_PASAJE CITADO:_
▽

A través de la historia personal de Andreas Kurz hemos apreciado hasta ahora cómo, en un caso, el individuo se resiste a la poderosa corriente representada por la masa y cómo, en otro, sucumbe y cómo, finalmente, una memoria toma cuerpo y es restituida mediante una escritura que, simultáneamente, consigna aciertos y yerros éticos y que no obvia estos últimos porque eso significaría robustecer “el a priori de la historia austriaca”, a saber: “el olvido” (2017: 74). Centraremos la mirada ahora enteramente en la forma en que la Masa busca constreñir al máximo y en todo momento decisiones como la observada por Kurz en Mauthausen. Se trata ahora, pues, de la omnipresencia de la Sozialpartnerschaft en la vida política austriaca contemporánea. Kurz en alianza intelectual con el ya mencionado literato y ensayista Robert Menasse nos coloca frente a un conglomerado anónimo que encarna un decisivo poder económico y político fáctico que lo inviste como gran elector, legislador y juez supremo de una vida pública francamente ominosa:

Menasse parece creer que lo específicamente austriaco de la Sozialpartnerschaft radica en su falta de visibilidad y, sobre todo, en su ausencia de las instituciones democráticas: no figura en la constitución, no pertenece a partido alguno, no tiene sillón en el Parlamento. Pero opera y durante décadas rigió el quehacer político y económico del país y formó la base de su existencia como Estado (Kurz, 2017: 136).

△

Edita el tramo del pasaje sobre la Sozialpartnerschaft que va desde "Menasse parece creer" hasta "(Kurz, 2017: 136).", ambos incluidos, poniendo "Congreso" en lugar de "Parlamento". Usa únicamente el pasaje como fuente.

_MATERIAL EXTRAÍDO:_
▽

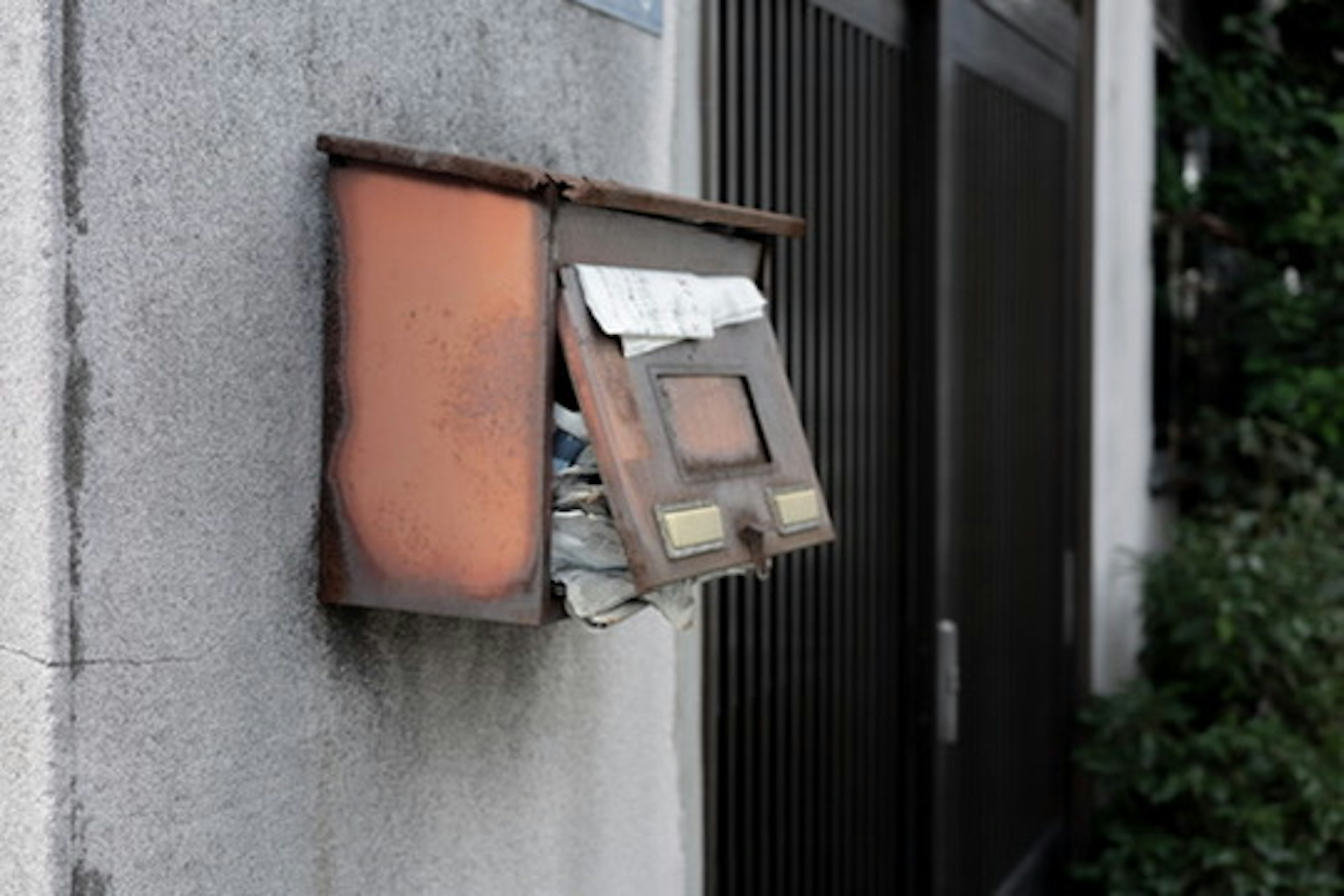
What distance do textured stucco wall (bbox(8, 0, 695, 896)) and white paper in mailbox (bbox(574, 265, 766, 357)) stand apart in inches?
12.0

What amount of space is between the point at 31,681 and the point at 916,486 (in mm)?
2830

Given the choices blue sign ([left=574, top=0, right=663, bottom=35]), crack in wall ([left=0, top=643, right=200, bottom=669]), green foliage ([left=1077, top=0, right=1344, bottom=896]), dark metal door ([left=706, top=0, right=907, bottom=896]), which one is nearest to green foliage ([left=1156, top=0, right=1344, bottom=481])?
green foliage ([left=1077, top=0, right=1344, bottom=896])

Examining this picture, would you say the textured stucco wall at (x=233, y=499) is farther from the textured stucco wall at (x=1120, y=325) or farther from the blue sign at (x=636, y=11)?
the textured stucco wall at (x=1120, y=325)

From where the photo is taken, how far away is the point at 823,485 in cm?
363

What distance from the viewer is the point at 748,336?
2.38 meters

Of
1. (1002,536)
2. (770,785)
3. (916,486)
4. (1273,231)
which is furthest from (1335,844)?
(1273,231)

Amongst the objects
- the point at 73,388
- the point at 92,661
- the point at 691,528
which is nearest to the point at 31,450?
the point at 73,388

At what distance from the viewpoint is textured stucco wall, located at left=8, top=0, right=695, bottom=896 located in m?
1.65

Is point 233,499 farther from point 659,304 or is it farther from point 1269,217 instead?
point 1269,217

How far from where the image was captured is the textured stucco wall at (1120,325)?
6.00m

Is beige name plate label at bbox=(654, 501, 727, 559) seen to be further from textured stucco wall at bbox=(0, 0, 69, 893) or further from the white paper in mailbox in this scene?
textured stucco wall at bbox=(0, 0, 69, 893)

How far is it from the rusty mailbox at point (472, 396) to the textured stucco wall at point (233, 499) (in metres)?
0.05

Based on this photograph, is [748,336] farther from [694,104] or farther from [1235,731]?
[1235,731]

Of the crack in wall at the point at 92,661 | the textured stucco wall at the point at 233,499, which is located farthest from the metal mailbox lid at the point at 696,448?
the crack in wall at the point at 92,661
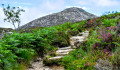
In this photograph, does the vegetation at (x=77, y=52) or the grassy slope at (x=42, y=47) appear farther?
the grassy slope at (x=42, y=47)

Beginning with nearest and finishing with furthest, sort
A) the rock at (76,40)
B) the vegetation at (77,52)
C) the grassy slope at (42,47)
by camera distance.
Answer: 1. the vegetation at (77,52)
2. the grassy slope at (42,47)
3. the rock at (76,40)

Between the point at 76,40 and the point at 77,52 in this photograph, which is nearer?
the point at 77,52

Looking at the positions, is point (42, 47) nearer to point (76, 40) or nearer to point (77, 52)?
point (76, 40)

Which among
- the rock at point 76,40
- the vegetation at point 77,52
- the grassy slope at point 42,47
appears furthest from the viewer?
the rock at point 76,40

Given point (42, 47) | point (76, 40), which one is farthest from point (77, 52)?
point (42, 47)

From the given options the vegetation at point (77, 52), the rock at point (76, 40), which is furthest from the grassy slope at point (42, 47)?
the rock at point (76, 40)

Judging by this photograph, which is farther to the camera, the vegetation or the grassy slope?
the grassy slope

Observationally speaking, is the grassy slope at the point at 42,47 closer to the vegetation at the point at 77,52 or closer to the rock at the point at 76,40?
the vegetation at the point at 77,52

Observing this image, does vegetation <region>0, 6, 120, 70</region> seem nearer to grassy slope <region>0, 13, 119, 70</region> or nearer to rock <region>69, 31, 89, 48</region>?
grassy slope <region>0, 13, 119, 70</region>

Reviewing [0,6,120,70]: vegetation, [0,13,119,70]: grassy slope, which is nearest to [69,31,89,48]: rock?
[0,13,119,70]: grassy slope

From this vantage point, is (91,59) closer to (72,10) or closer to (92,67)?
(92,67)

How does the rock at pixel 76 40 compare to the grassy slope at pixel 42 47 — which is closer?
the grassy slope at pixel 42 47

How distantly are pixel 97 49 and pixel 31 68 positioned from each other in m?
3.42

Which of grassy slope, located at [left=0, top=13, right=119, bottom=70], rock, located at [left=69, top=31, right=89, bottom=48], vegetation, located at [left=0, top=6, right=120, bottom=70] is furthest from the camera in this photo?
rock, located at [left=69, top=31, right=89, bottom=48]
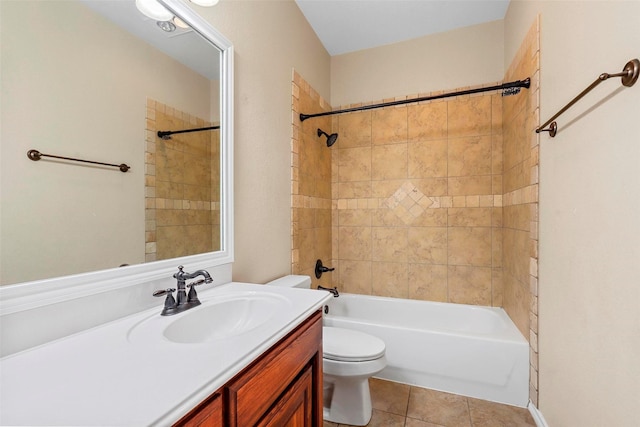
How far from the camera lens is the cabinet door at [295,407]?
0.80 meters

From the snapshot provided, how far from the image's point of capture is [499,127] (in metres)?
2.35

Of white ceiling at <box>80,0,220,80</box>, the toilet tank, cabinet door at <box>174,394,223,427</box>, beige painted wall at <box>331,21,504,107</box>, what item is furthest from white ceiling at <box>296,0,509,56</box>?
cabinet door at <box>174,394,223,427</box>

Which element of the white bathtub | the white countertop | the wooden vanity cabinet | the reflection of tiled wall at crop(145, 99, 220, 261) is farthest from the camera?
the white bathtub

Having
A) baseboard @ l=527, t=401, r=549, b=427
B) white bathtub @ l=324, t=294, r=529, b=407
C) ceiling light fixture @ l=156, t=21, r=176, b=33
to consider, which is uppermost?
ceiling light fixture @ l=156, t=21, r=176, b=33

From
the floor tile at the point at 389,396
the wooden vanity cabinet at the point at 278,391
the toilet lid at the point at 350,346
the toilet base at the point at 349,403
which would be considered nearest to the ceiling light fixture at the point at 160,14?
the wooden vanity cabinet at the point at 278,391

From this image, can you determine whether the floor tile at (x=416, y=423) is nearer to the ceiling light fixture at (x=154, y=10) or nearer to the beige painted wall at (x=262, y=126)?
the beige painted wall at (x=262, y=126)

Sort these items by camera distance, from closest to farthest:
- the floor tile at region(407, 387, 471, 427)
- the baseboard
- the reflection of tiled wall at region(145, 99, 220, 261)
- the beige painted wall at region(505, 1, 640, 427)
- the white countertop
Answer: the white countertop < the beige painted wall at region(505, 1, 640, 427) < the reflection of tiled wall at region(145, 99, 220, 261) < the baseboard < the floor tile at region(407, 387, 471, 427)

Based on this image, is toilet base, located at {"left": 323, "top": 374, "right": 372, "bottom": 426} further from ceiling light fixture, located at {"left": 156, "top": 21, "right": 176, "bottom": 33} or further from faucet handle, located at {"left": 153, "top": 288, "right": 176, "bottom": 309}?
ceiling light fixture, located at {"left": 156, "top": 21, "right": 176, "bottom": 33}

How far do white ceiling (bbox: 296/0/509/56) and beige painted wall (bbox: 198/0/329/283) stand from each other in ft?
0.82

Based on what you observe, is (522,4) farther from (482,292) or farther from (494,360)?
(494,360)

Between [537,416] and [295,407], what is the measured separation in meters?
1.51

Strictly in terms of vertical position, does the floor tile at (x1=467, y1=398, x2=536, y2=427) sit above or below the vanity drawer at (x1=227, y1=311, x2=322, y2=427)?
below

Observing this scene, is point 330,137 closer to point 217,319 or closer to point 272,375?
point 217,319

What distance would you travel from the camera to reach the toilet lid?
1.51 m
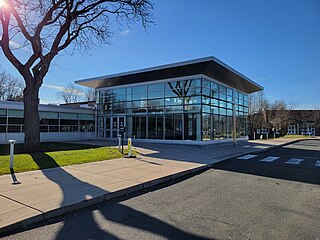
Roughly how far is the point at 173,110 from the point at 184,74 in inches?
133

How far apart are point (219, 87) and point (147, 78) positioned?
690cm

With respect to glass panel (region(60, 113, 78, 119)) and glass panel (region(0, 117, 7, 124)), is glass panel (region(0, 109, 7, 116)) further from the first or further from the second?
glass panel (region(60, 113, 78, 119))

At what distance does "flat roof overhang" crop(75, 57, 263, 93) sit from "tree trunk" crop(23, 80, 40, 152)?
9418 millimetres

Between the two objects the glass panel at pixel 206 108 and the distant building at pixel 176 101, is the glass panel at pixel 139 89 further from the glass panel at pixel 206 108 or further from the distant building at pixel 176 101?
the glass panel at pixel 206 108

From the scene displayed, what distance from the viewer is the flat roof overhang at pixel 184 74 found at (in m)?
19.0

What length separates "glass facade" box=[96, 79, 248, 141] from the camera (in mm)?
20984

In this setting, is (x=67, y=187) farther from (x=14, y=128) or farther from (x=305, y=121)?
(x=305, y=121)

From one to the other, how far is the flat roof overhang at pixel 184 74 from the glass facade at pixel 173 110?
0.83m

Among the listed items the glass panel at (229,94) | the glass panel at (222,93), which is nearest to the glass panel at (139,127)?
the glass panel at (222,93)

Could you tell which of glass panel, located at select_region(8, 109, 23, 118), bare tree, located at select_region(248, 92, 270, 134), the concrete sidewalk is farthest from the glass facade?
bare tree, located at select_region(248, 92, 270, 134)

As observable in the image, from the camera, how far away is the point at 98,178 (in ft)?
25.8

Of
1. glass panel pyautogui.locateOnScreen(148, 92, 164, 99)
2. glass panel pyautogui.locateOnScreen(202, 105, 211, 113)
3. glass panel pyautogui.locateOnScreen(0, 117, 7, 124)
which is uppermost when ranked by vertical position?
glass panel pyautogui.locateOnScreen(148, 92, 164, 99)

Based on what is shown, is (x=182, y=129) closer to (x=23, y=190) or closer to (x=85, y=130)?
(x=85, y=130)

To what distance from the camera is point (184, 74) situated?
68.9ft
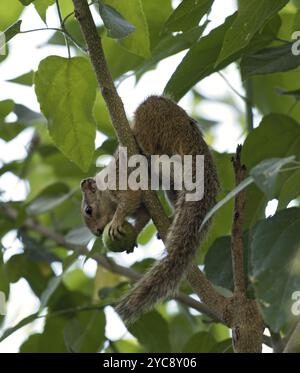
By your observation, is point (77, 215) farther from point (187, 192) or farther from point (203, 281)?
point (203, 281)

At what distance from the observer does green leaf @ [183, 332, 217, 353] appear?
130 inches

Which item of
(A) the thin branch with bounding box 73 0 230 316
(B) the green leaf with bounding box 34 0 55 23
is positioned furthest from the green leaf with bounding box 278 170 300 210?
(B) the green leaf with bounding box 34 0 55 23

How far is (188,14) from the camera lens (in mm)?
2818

△

_RESULTADO ESPERADO:_
Menasse parece creer que lo específicamente austriaco de la Sozialpartnerschaft radica en su falta de visibilidad y, sobre todo, en su ausencia de las instituciones democráticas: no figura en la constitución, no pertenece a partido alguno, no tiene sillón en el Congreso. Pero opera y durante décadas rigió el quehacer político y económico del país y formó la base de su existencia como Estado (Kurz, 2017: 136).